» SUPPLIED PASSAGE
◆ ◆ ◆ ◆ ◆

Maria Palaiologina () was the Queen consort of Stephen Uroš III Dečanski of Serbia (1324–1331). She was the daughter of panhypersebastos John Palaiologos, and great-niece of Emperor Andronikos II Palaiologos (r. 1282–1328). Her maternal grandfather was megas logothetēs Theodore Metochites.

Her father was the governor of Thessaloniki in the early 1320s. Stephen Uroš III had earlier been married to Theodora of Bulgaria, but the marriage ended in with Theodora's death on 20 December 1322. Uroš III then married Maria in 1324. The royal couple's marriage lasted until her husband's death. Stephen Uroš III was defeated by his son Stephen Uroš IV Dušan (from the marriage with Theodora) in 1331, and shortly thereafter died in Zvečan (1332).

The relation between the father and son had been bad, the usurpation was incited by the "younger" nobility. Maria tried to assert the throne for her son Simeon Uroš, through Byzantine aid, but this was unsuccessful. Dušan the Mighty did not harm their family, Maria took monastic vows as Marta, and in 1348, Simeon became a governor of the southern provinces of the Serbian Empire. Maria died on April 7, 1355, and was buried in Skopje. A brief account of her turbulent life inscribed on her gravestone is attributed to her.

◆ ◆ ◆ ◆ ◆

» ENTRIES PROVIDED
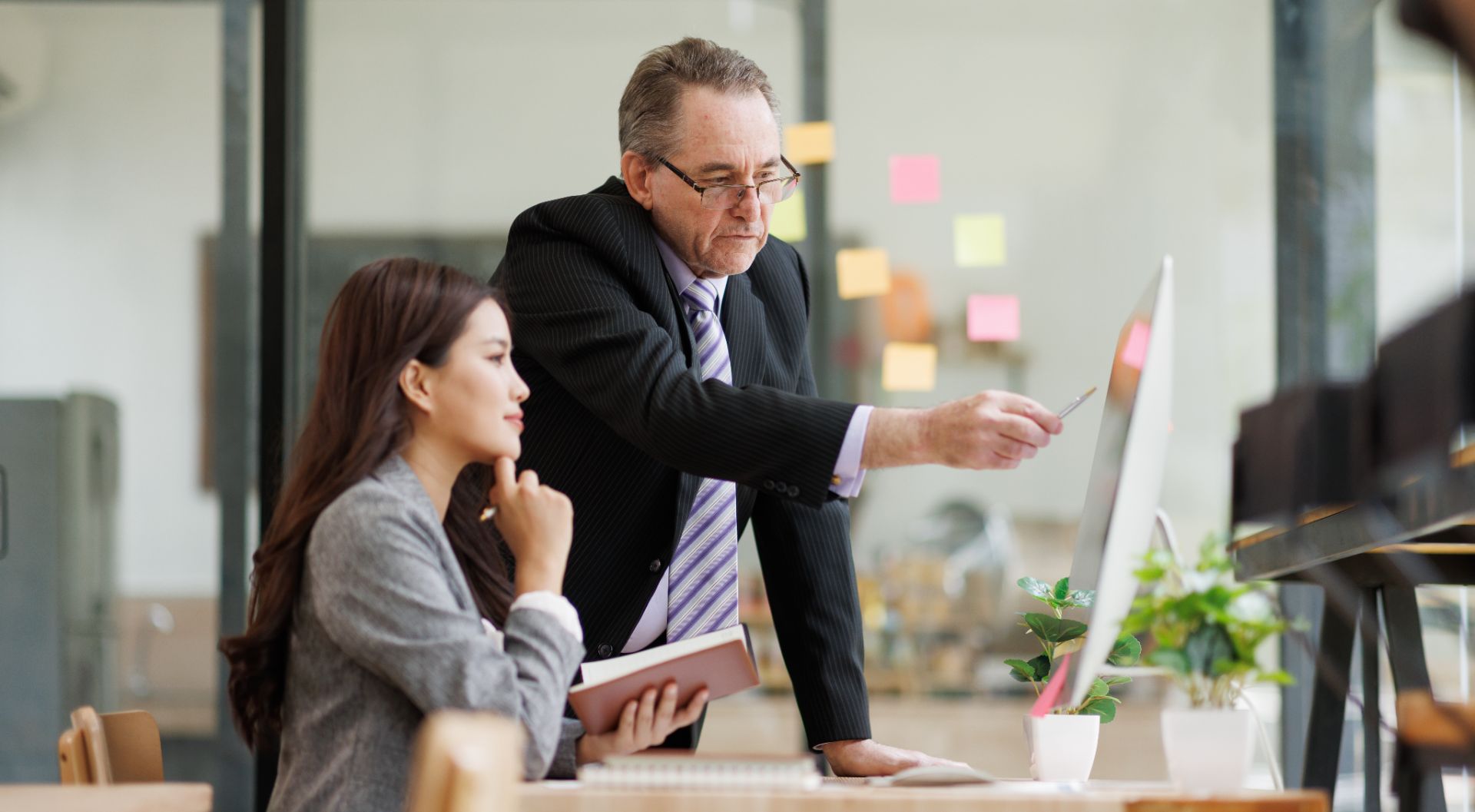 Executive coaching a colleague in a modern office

◆ ◆ ◆ ◆ ◆

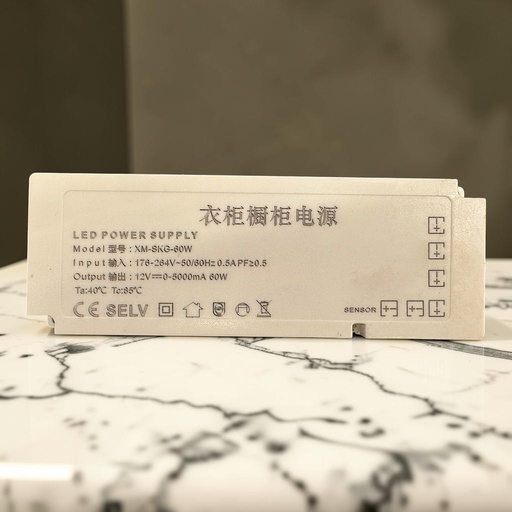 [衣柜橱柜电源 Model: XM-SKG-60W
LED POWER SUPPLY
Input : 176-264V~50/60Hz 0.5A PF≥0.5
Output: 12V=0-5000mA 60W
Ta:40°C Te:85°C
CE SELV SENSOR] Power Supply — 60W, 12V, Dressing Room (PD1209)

◆ ◆ ◆ ◆ ◆

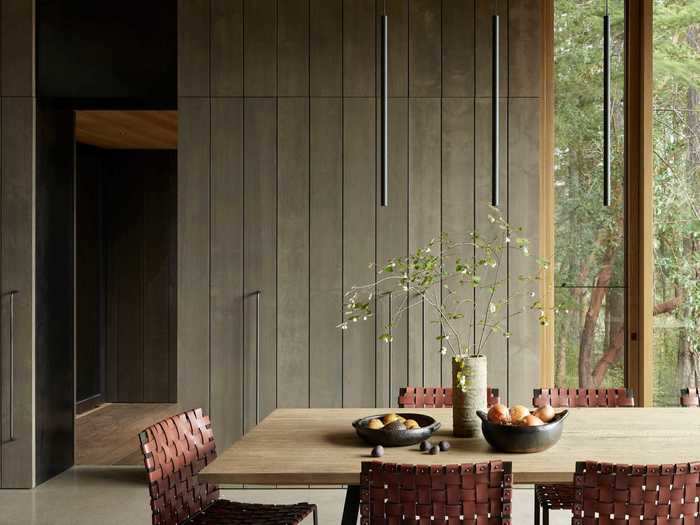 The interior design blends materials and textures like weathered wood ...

◆ ◆ ◆ ◆ ◆

» AIM OF THE EXERCISE
Answer these from the passage on Maria Palaiologina above:
(a) Who was Maria's maternal grandfather?
(b) In what year did Stephen Uroš III marry Maria?
(c) Where was Maria buried?

» EXERCISE SOLUTION
(a) Her maternal grandfather was megas logothetēs Theodore Metochites.
(b) He married Maria in 1324.
(c) She was buried in Skopje.